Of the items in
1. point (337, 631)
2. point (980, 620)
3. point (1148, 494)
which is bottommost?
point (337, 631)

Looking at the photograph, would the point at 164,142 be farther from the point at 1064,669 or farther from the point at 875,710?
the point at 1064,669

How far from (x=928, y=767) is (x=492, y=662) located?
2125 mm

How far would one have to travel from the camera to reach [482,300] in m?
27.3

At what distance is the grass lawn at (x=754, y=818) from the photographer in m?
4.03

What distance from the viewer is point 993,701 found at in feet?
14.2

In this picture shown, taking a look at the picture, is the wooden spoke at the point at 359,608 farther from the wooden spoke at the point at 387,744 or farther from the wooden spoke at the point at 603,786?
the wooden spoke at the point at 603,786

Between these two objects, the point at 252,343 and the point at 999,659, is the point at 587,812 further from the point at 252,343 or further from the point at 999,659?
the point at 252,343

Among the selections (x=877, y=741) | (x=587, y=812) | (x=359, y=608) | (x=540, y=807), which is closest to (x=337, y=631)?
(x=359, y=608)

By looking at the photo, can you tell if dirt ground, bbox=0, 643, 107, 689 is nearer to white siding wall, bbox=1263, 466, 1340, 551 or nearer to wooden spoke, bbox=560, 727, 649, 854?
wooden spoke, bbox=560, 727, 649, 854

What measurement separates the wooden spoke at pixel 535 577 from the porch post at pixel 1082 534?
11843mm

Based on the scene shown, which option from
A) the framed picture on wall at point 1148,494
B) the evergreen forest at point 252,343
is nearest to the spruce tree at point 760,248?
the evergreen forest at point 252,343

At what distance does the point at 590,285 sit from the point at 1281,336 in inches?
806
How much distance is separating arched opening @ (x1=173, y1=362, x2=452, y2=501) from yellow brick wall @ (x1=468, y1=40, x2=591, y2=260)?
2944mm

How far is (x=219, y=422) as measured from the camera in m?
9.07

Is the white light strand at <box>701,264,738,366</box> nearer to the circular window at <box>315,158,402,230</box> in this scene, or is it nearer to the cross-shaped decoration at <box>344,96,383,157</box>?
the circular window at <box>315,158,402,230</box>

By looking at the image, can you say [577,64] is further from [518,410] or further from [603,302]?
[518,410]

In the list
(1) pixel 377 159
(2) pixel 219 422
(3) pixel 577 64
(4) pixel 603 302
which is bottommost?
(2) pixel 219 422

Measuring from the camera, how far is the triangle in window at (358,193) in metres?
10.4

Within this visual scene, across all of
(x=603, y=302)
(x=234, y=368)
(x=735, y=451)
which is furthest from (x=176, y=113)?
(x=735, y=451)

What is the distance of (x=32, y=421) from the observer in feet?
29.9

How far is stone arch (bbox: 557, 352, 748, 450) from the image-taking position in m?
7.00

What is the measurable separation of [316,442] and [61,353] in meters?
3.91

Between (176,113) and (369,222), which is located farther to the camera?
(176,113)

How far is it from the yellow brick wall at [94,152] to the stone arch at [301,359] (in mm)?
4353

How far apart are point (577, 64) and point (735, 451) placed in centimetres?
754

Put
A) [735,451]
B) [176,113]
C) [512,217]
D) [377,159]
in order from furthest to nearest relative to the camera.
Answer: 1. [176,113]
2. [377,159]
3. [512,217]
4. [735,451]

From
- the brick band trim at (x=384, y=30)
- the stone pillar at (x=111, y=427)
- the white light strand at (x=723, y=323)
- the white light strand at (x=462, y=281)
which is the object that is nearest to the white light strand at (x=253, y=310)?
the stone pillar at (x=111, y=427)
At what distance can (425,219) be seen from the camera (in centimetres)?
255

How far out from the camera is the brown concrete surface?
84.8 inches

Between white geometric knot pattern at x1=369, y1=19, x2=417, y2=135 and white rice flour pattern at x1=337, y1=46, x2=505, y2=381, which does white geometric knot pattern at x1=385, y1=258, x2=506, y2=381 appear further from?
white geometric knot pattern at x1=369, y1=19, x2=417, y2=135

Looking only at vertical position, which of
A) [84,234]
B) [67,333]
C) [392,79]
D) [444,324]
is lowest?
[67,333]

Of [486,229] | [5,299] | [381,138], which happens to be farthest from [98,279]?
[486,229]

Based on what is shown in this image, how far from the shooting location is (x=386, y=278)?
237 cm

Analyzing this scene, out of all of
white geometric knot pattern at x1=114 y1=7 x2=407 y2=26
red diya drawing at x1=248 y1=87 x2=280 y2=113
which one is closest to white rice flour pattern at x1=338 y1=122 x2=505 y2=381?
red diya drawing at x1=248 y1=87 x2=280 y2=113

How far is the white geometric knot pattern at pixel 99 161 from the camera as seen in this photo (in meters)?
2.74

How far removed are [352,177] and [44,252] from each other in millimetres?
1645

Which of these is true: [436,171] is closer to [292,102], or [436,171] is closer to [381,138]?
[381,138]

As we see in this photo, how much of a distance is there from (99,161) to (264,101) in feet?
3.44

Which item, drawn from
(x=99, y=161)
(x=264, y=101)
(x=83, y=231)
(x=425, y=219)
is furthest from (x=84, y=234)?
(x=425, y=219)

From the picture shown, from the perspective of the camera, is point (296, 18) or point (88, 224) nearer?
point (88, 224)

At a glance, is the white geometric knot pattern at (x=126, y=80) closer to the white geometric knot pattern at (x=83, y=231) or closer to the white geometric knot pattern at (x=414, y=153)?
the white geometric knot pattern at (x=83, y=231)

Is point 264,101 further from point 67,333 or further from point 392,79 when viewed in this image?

_____

* _Short exercise_: Rewrite the lines between the one containing "At what distance can" and the one containing "84.8 inches", inclusive, as a numbered list, skipping any blank lines.

* _Output of the exercise_:
1. At what distance can (425,219) be seen from the camera (in centimetres)?
2. 255
3. How far out from the camera is the brown concrete surface?
4. 84.8 inches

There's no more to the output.